Prism not only targets cache, but makes use of newer CPUs' "single instruction, multiple data" (SIMD) instructions, which process several data values at once, rather than one at a time. This facilitates parallel processing within a machine, rather than between nodes (servers) in a cluster. This technique is sometimes referred to as vectorization.
Start your engine...and then keep going
As obsessive as the SiSense engineering team is about crafting a super-efficient query kernel, Prism is more a competitor to data discovery and visualization tools like Tableau, QlikView and TIBCO Spotfire than it is to a data warehouse or online analytical processing (OLAP) products. Prism includes scatter charts, wind-roses, funnels, scatter and areas maps, among others, and SiSense says that "thousands of combinations are available."

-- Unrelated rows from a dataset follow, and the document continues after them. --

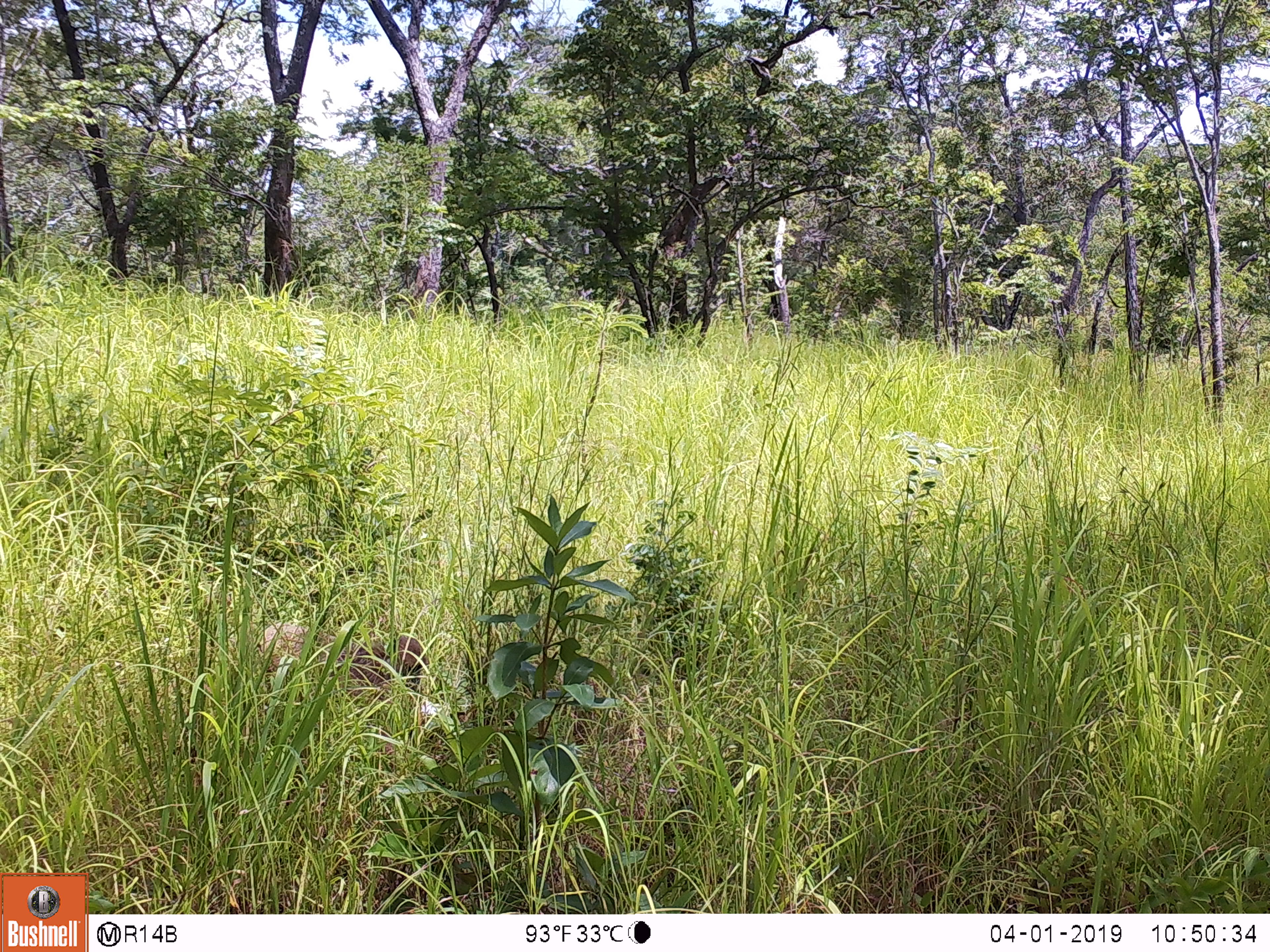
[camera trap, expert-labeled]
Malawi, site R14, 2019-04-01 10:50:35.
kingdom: Animalia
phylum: Chordata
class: Mammalia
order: Primates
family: Cercopithecidae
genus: Papio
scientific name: Papio cynocephalus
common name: yellow baboon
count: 1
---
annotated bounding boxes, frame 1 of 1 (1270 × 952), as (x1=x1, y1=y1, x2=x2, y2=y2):
yellow baboon: (x1=244, y1=610, x2=435, y2=709)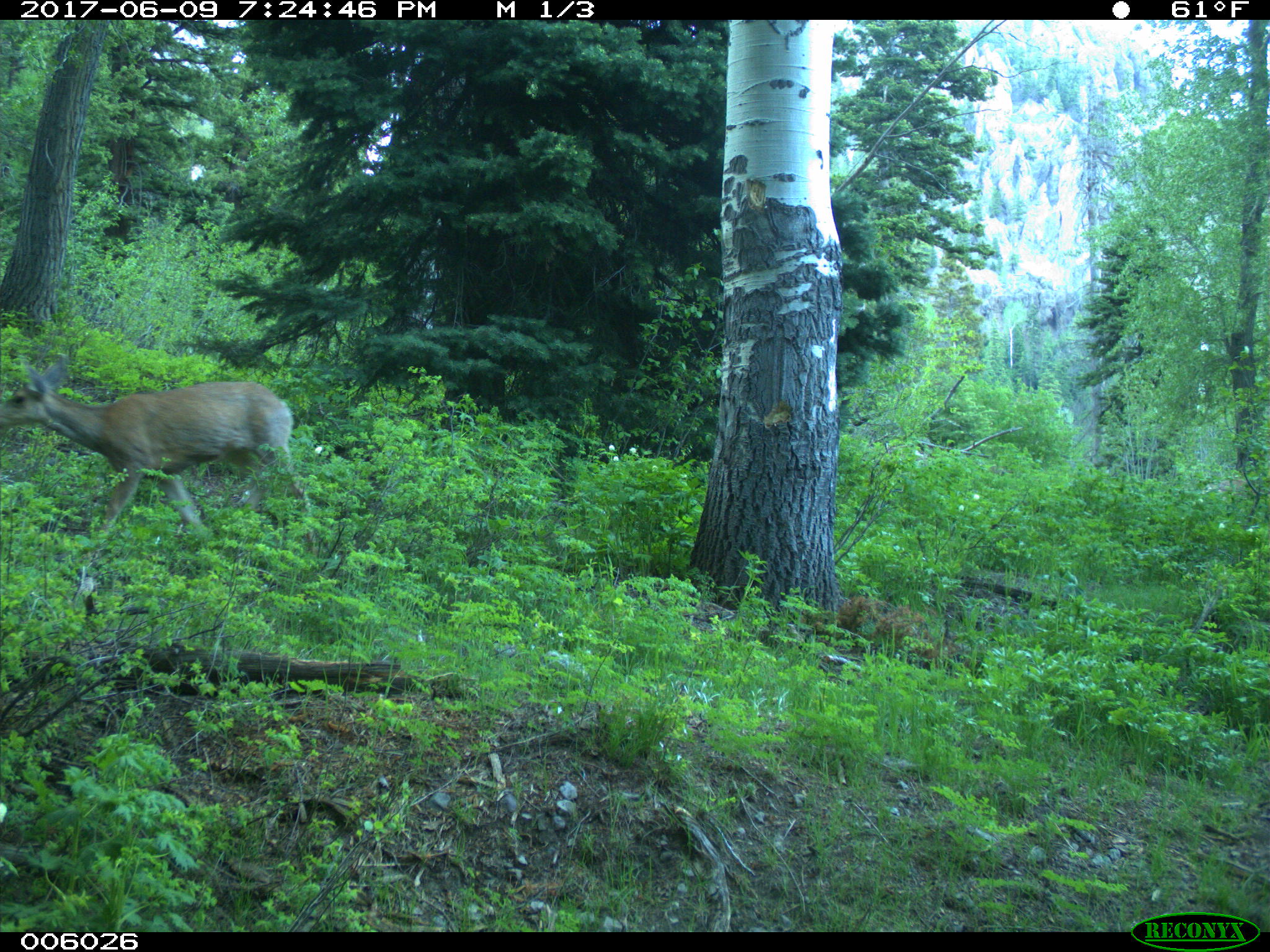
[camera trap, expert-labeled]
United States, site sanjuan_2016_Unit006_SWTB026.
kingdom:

Competing data discovery tools have their own engines too, and use a combination of columnar and in-memory techniques to attain high performance. But they don't seem to exploit cache and SIMD operations (what SiSense calls "in-chip analytics").
Room to grow
SiSense is far from perfect. As good as its single node optimizations are, its lack of cluster-based deployment capability will be a turn-off to some who are looking for petabyte-scale solutions. But for data discovery work, terabyte-scale is where many (if not most) enterprise customers are right now.
Clustering capabilities may come in a future release. But for now, SiSense is focusing on a high-speed, integrated solution for single-box data discovery work, and its reported 520% year-on-year growth is making the company feel its approach is quite well-validated.